Mo 25. Mai 2009
20:30

Paul Bley Solo (CAN)

Paul Bley: piano

Er hat noch mit Lester Young und Charlie Parker gespielt, in seiner Heimatstadt Montreal machte ihn Oscar Peterson auf der Szene bekannt. Das war 1948. Zwei Jahre später zog Paul Bley nach New York, Charles Mingus ermöglichte ihm sein Plattendebüt und begleitete ihn zusammen mit Art Blakey - von all dem müsse auch heute noch in seinem Spiel etwas zu hören sein, sagt Bley. Zumindest ein wenig.

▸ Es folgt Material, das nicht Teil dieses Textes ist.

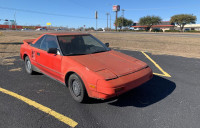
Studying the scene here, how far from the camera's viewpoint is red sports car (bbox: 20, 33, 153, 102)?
8.40ft

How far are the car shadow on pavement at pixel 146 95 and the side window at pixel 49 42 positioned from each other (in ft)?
5.61

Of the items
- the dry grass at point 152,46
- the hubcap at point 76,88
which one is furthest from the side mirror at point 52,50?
the dry grass at point 152,46

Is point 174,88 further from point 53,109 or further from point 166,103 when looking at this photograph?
point 53,109

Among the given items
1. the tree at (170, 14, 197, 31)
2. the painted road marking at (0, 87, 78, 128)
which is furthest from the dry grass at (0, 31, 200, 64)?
the tree at (170, 14, 197, 31)

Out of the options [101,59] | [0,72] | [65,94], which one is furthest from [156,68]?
[0,72]

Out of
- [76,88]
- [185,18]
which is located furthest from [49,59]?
[185,18]

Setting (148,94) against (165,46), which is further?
(165,46)

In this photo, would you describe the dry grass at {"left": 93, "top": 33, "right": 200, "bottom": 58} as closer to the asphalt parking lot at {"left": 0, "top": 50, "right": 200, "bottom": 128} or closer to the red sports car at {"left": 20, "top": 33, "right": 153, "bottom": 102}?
the asphalt parking lot at {"left": 0, "top": 50, "right": 200, "bottom": 128}

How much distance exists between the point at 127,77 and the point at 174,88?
1818 mm

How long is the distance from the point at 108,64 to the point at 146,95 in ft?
4.08

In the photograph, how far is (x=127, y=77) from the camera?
2684 mm

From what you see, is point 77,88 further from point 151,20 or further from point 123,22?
point 123,22

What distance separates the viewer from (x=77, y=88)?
9.72 ft

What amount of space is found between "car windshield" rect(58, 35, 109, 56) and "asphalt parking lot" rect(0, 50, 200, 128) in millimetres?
1053
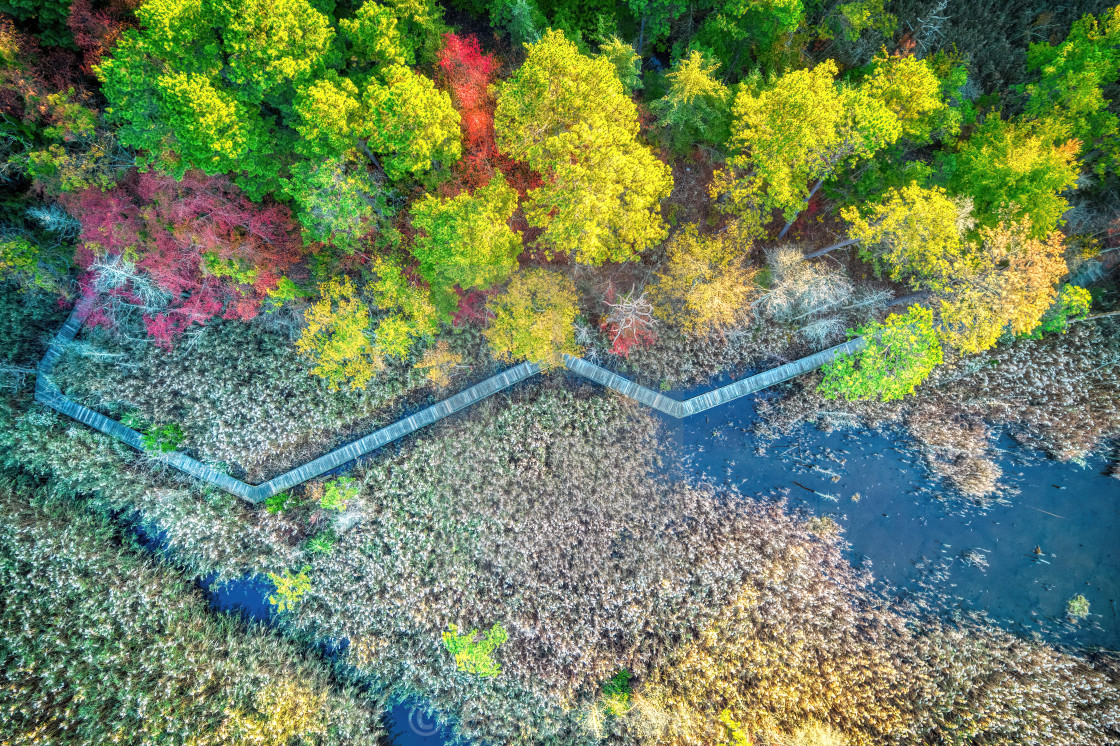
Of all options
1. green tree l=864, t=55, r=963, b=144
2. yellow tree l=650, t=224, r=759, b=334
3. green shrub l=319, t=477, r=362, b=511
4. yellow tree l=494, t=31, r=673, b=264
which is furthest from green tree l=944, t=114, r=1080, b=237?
green shrub l=319, t=477, r=362, b=511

Als Carla Borg noch Zigaretten im Jazzclub Birdland verkaufte, lernte sie Bley kennen. Ende der 50er heirateten die beiden, später schrieb sie einige sehr schöne Sachen für ihn und sein Trio, heute ist Carla Bley eine führende Komponistin und Arrangeurin des Jazz. Knapp zehn Jahre hielt die produktive künstlerische Beziehung der beiden, danach heiratete Carla den Trompeter Michael Mantler, und Paul war mit der Sängerin und Komponistin Annette Peacock liiert, einer Pionierin für den Live-Auftritt mit elektronischen Instrumenten. Seit 1968 spielte auch Bley Synthesizer, und sie überzeugte ihn, in einer gemeinsamen Bley-Peacock-Synthesizer-Show aufzutreten. Beide kannten sich bereits aus der Avantgarde der 60er Jahre, Peacock hatte den Saxofonisten Albert Ayler begleitet, Paul Bley wurde im Zuge der von Bill Dixon, Cecil Taylor und Archie Shepp initiierten Oktoberrevolution des New Yorker Jazz 1964 zu einem bedeutenden Pianisten des so genannten New Thing.

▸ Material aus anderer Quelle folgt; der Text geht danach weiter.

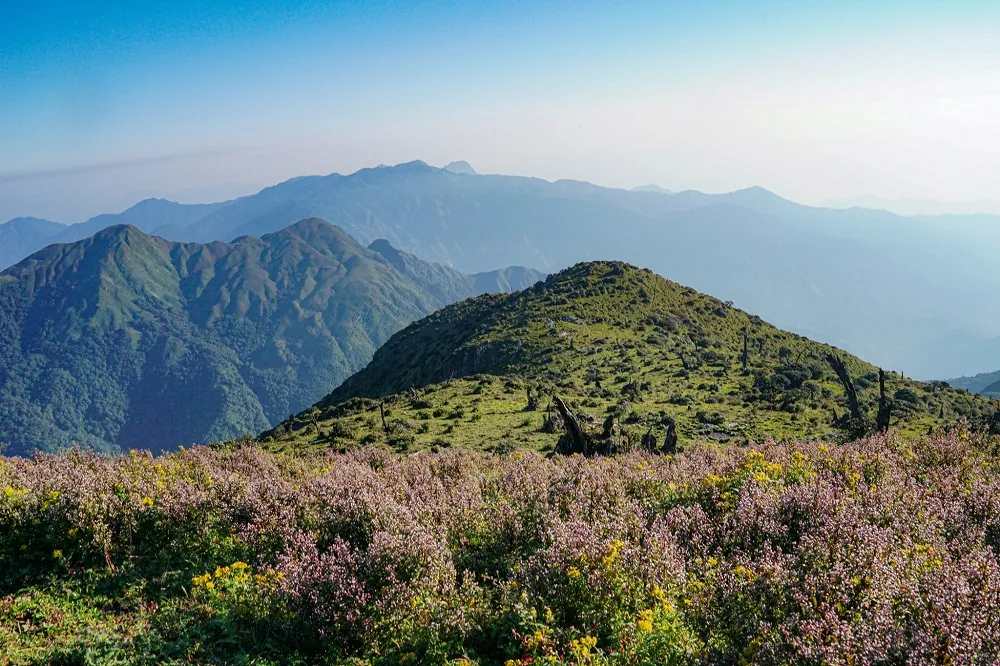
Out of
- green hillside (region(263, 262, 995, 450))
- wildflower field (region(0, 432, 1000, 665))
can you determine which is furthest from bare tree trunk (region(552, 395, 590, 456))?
wildflower field (region(0, 432, 1000, 665))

Seine erste Solo-Aufnahme \"Open, To Love\" (ECM, 1972) ist bis heute eine der schönsten Klavieraufnahmen der Jazzgeschichte. Hier versuchte er die Erfahrungen aus seiner Synthesizerarbeit auf das akustische Piano zu übertragen, die Titelkomposition dieser Platte stammt von Peacock, die Komposition \"Ida Lupino\" von Carla Bley.
In einem Interview verriet Bley jüngst, dass er gar kein eigenes Klavier besitze und demnach auch nie übe. Vor fünf Jahren spielte er, der nach eigenem Bekunden am liebsten in New York aufnimmt, ein Solo-Album in der Abgeschiedenheit der österreichischen Alpen ein, das diesen Sommer erst veröffentlicht wurde: \"Solo in Mondsee\". Am Sonnabend wird der einflussreiche und einzigartige Pianist 75 Jahre alt. (Christian Broecking, 2007)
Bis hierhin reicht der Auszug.